Karıncaya Mektup
Vazgeçmedim anlatmaktan nede olsa anlıyor beni karıncalar, onlar aynı iklimde kalan ve hep sırtında ekmek kırığıyla yol sefili olan sessizliklerimdi...
Bağışla beni odamın tek arkadaşı bağışla kırılgan sözcüklerimi ve ellerimin kederli dokunuşlarını, söyleyeceklerim dizildikçe genzime ben hep o yakan hep acıtan heveslerimde kaldım sonra dilim çözülmedi hiç, kekeme hayaller kurdum diplerinde nefesin kesildiği... Akşam olunca sığındığım yüzün nefesimi alırken yarınlara merhaba diyememenin acısı içimde zehirli karanfiller açtırıyordu... Söyleyemedim...
Günlerin evvelinde kapımı çalan kara bakışın aklımda, seyrine kapılmanın güzelliği birazda muhtaçlık kokusundan olsa gerek nergis bahçelerine benzettiğim gülüşüne tutsak kaldım. Kimliğimi eski sandıkta saklar ve açılmasın diye üzerine fesleğen koyardım, geldin... Rüzgârından herhalde dört yanım fesleğen kokusu, sandığımda hala yorgun kimliğim.
? Dokunma... Yaralarım saklı adımda ve soyumda hep göçlerin ağrısı, kimliğimin günışığına yenilmesine sebep oldu bunlar...
? Kapa gözlerini ömrümün eşiğinde, bak ay az sonra gülümseyecek yıldızların arasından sana tebessümle özdeş günleri müjdeleyecek hadi kapa gözlerini...
? Soluğumda gezgin tatlar hafif ürkek bırak ellerimi öleyim ben, yorgunum kendi kıyılarımda vurulmaktan, sularım gökyüzüne ulaşmaz benim gel etme eyleme sefilliğimle bırak...
? Şşşttt sus ve dinle bak neler anlatıyor şiirler sen ki kimliksizliğinle bile hayatsın ben suya hasret yelkovan kaçılır mı akrebin bakışlarından... Saat başı sesin vurulur ülkemde bilmez misin, kapa gözlerini merhametimi vermeye geldim...

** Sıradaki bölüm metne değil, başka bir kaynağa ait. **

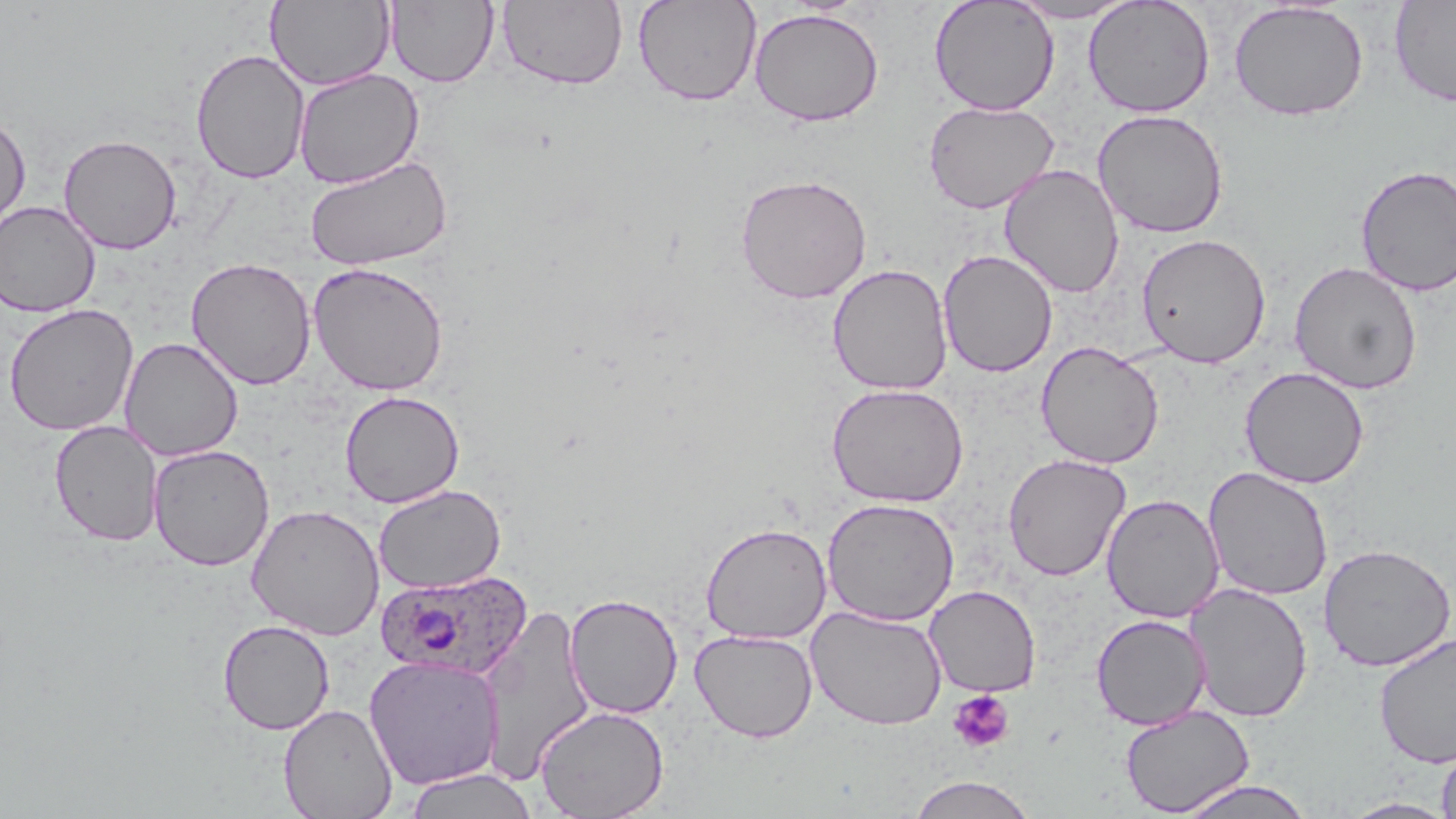
Summary:
  - Coordinate format: approximate bounding boxes as (x1, y1, x2, y2) in pixels
  - Uninfected red blood cell locations: (386, 0, 498, 87), (496, 0, 629, 91), (632, 0, 762, 106), (1004, 0, 1140, 23), (1083, 0, 1215, 118), (1389, 0, 1456, 107), (266, 1, 394, 91), (929, 1, 1059, 116), (1228, 1, 1369, 122), (749, 8, 884, 126), (190, 48, 310, 185), (293, 68, 424, 189), (923, 100, 1059, 213), (1092, 109, 1229, 238), (0, 112, 31, 236), (58, 134, 182, 254), (303, 155, 452, 270), (999, 163, 1124, 299), (1354, 164, 1456, 296), (735, 173, 872, 304), (0, 201, 100, 317), (1136, 232, 1271, 368), (937, 249, 1058, 377), (186, 257, 316, 390), (1288, 260, 1423, 395), (308, 261, 449, 397), (827, 263, 953, 395), (3, 303, 139, 436), (119, 336, 243, 462), (1036, 340, 1164, 469), (1239, 366, 1369, 489), (826, 382, 969, 507), (340, 390, 465, 508), (49, 420, 164, 546), (149, 444, 274, 571), (1003, 453, 1131, 581), (1203, 466, 1333, 602), (374, 484, 506, 594), (1101, 493, 1225, 623), (822, 498, 959, 627), (246, 503, 385, 640), (700, 522, 832, 645), (1318, 543, 1456, 671), (1185, 582, 1313, 723), (924, 584, 1041, 697), (564, 593, 683, 719), (478, 602, 595, 783), (806, 605, 947, 730), (1091, 614, 1211, 730), (217, 619, 335, 735), (690, 628, 818, 742), (1374, 632, 1456, 769), (364, 655, 505, 789), (278, 703, 398, 819), (534, 704, 668, 818), (1120, 705, 1254, 817), (1436, 742, 1456, 819), (403, 768, 537, 819), (907, 775, 1038, 819), (1174, 779, 1316, 819), (1340, 797, 1455, 818)
  - Platelet locations: (948, 689, 1014, 753)
  - Plasmodium ovale-infected red blood cell locations: (375, 569, 532, 679)
  - Slide-level diagnosis: Plasmodium ovale
  - Image size: 1456×819 pixels
  - Magnification: 1000x
  - Stain: May-Grünwald-Giemsa
  - Field of view: one of a larger specimen
  - Modality: light microscopy
  - Preparation: thin blood film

? Sonrası ne olur, ya o dipsiz kuyu ya akrebin boynundan asılan sensiz zaman hallerim... Hala korkumla yüzleşemeyecek kadar acizim...
? Ey mevsimlerine zemheri düşen adam ey kömürün karasına sarmalanmış hayatın yorgun mültecisi sus dedim sana, saçlarım köprüsüdür yeni hayata uzanan ellerinin...
Sustum sonra ve hep susarken aklımı zorlayan ölümler hücremin nedensiz işgalindeydi. Yarım yamalak sevda kokusunun açlığa direnişiydi sanki her şey sen ellerin diyordun iki çöl arası köprü olan ben yürümenin telaşındaydım üstelik çöl kavruğuydu adımlarım ve serap gördüğümü düşünerek kötürüm oluyordum. Geçemiyordum o kara köprüden parmaklarımda yağmurlar birikmişti ve saçlarında ıslak topraklar kalmasın endişesi vardı ya da ben sığındım bu duvarların arkasına...
Gözlerimi kapadığımda harflerin dansı geçiyordu kirpiklerimden ve yelkovana yenik zaman dilimiydim küflenmiş geçmişinden sıyrılan... Büyük sözler duyuyordum dilinin yarasından acı almış, ezilirim diyordum anlatamadım ve sonra sen hep sırtında ekmek taşıyacaktın, yolların vardı gününün çoğunu alan ben karıncaya sevdalı çalışkanlığına imrenen gereksiz adamdım öyle savruk... Bir yanımda günahsızlığa öykünen tövbeler, bir yanımda çocukları vurulmuş şehirler ve şimdi nereye baksam sızlıyor yüzüm...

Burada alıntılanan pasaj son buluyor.